The film is dedicated to "brothers everywhere," as a tribute to Carney's late older brother, Jim, about whom the director prefers to maintain some privacy. "I don't want to go into that," he says when asked about their relationship. "I think it's inappropriate to use people in your family in those conversations." What he will say is that the dedication alludes to "the siblings in one's life - older or younger - who give you permission to find out who you are, and to help you on that journey."

That theme is a recurring one in Carney's last three films, each of which revolves around beginnings - of relationships, of careers. It's underscored by casting newbies like Walsh-Peelo and the couple at the center of "Once." (Of that film's Glen Hansard and Markéta Irglová, only Hansard, Carney's old bandmate from the Frames, had ever acted, in "The Commitments.")

Carney says that, in some ways, he regrets his brief flirtation with Hollywood for "Begin Again," which starred Keira Knightley and Mark Ruffalo (along with the screen novice Adam Levine of the band Maroon 5 and TV's "The Voice").

"After the experience of working with (Keira), I really wanted to get away from the sort of movie-star thing and go back to working with nonactors and amateurs.
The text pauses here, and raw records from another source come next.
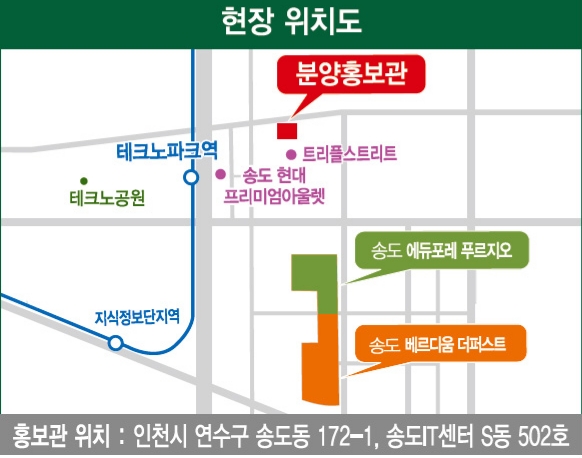 현장 위치도

분양홍보관

테크노파크역

트리플스트리트

송도 현대 프리미엄아울렛

테크노공원

송도 에듀포레 푸르지오

지식정보단지역

송도 베르디움 더퍼스트

홍보관 위치 : 인천시 연수구 송도동 172-1, 송도IT센터 S동 502호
Keira was - I'm trying to see how I can put it diplomatically - a little bit jaded," he says.

There's little of that in "Sing Street," which celebrates the optimism of youth.

"There is a certain realism that descends as the curtain comes down on life," Carney says. "Sing Street" is his attempt to recapture what he calls the "truth" of that youthful feeling. As for his own plans, Carney insists he has none. He's open for any offers, including a musical biopic - a popular trend - "if the right way of telling a story comes along."

His cinematic alter-ego is similarly up for whatever may come. "I have to keep telling myself I can do whatever I want," says Walsh-Peelo. "I'm only 16."